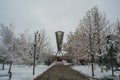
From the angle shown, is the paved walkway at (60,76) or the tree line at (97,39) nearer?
the paved walkway at (60,76)

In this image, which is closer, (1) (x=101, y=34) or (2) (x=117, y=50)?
(2) (x=117, y=50)

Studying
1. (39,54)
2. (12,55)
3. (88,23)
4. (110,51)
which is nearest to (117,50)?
(110,51)

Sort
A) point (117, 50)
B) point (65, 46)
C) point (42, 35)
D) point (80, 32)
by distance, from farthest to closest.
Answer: point (65, 46)
point (42, 35)
point (80, 32)
point (117, 50)

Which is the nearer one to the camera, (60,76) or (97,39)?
(60,76)

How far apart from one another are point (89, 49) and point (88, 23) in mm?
3831

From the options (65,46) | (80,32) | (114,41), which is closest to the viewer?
(114,41)

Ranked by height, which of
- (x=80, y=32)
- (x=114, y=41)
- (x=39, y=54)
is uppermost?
(x=80, y=32)

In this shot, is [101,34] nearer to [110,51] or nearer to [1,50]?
[110,51]

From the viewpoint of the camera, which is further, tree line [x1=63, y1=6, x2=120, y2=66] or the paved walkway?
tree line [x1=63, y1=6, x2=120, y2=66]

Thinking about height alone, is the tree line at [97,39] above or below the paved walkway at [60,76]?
above

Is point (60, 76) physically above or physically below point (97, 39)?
below

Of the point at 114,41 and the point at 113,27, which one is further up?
A: the point at 113,27

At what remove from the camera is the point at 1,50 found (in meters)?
18.8

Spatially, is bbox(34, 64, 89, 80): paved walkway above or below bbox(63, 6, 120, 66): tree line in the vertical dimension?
below
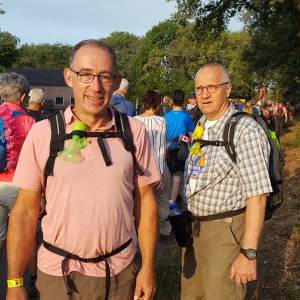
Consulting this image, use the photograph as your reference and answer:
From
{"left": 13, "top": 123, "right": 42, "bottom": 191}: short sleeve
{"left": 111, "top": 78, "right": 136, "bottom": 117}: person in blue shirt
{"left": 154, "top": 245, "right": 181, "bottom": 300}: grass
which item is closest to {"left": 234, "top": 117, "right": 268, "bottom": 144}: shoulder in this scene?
{"left": 13, "top": 123, "right": 42, "bottom": 191}: short sleeve

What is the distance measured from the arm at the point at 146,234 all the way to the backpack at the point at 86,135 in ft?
0.49

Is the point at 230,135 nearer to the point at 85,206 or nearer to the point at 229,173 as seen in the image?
the point at 229,173

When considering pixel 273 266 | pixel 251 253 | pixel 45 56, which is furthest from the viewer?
pixel 45 56

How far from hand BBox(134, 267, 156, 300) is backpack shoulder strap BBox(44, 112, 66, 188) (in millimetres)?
671

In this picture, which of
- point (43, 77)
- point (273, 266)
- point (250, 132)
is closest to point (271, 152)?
point (250, 132)

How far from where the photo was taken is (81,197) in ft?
7.36

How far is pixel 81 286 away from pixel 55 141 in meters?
0.72

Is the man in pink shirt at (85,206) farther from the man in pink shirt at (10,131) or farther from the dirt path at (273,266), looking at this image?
the dirt path at (273,266)

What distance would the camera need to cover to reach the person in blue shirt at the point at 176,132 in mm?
7512

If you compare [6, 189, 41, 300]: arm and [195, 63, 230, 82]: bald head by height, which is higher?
[195, 63, 230, 82]: bald head

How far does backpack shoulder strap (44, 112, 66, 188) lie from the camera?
88.7 inches

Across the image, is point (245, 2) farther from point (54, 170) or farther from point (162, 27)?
point (162, 27)

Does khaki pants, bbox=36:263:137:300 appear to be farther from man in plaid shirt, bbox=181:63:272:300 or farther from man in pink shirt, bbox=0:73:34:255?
man in pink shirt, bbox=0:73:34:255

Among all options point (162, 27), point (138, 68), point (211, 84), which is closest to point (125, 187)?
point (211, 84)
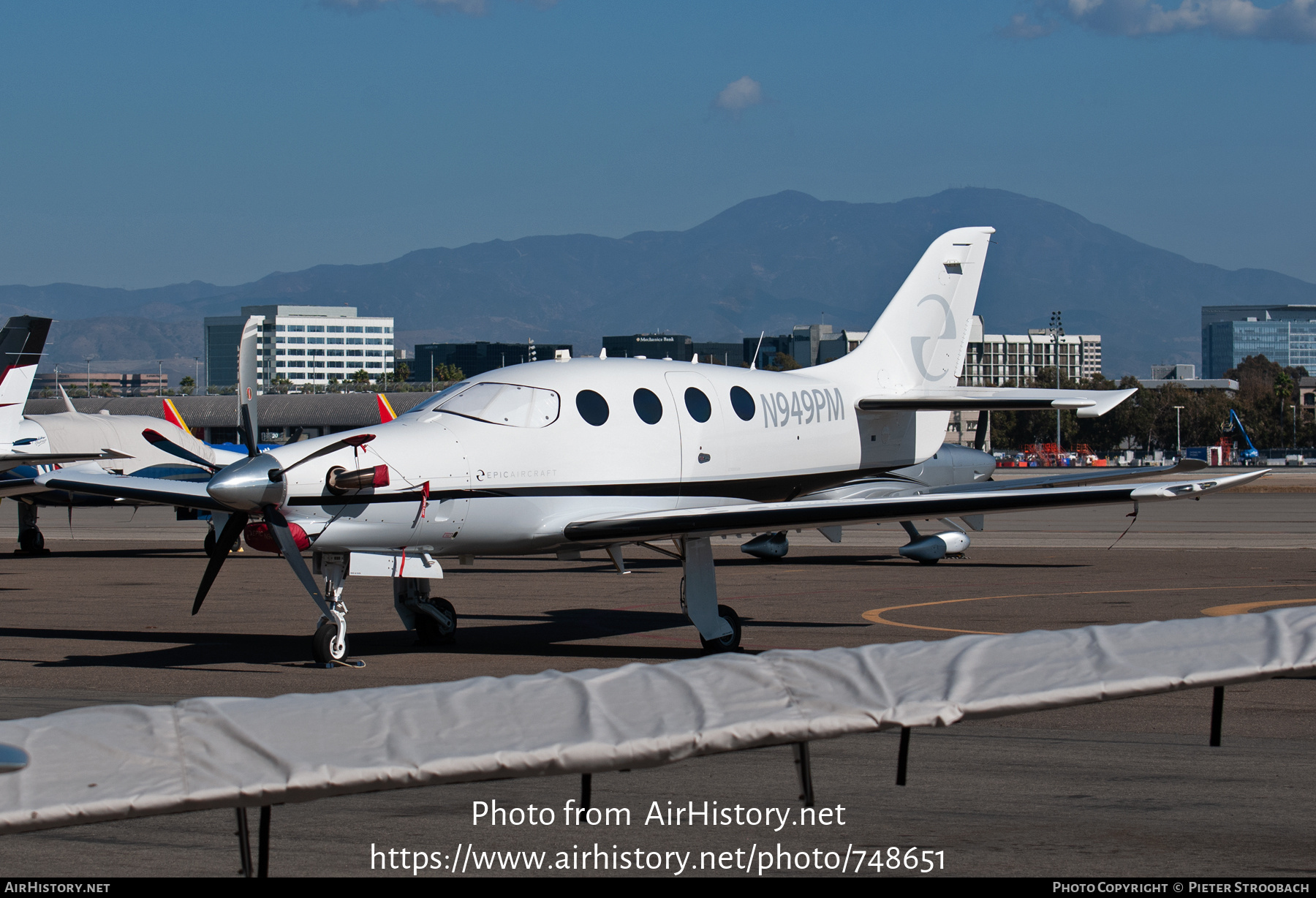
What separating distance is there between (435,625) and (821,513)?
485 centimetres

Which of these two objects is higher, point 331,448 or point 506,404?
point 506,404

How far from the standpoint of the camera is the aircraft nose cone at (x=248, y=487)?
12.2 m

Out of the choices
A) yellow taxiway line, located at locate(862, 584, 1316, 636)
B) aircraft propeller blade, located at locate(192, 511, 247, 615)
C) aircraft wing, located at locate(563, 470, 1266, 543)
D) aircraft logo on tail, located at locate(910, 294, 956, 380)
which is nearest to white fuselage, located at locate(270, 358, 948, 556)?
aircraft wing, located at locate(563, 470, 1266, 543)

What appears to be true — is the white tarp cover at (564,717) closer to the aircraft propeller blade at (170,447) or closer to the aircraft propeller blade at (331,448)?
the aircraft propeller blade at (331,448)

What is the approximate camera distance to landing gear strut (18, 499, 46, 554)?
3105cm

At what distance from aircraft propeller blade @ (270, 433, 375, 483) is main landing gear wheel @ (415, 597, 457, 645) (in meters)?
2.79

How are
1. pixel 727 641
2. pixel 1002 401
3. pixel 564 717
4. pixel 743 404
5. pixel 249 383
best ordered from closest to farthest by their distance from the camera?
pixel 564 717 → pixel 249 383 → pixel 727 641 → pixel 743 404 → pixel 1002 401

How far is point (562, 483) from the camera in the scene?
14.4 meters

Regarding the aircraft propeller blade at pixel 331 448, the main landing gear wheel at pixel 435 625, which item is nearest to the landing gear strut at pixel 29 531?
the main landing gear wheel at pixel 435 625

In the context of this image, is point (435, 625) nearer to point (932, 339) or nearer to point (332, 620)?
point (332, 620)

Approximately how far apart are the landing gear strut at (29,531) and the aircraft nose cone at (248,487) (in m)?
21.5

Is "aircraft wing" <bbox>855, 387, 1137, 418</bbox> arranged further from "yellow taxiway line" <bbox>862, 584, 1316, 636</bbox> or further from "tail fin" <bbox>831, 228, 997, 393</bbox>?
"yellow taxiway line" <bbox>862, 584, 1316, 636</bbox>

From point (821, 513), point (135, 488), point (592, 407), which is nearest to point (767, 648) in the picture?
point (821, 513)
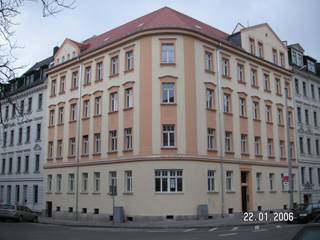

* **AIM**: Please extract each line of the data above that contains the string "meters".

* **ANSWER FOR THIS EXERCISE**:
At what remove from the camera is the point at 1,50 found (in meters)?
How far is pixel 81 286 away from pixel 55 141 in meters?
At what distance from aircraft propeller blade @ (270, 433, 375, 483) is main landing gear wheel @ (415, 597, 457, 645) (in meters)?
14.4 meters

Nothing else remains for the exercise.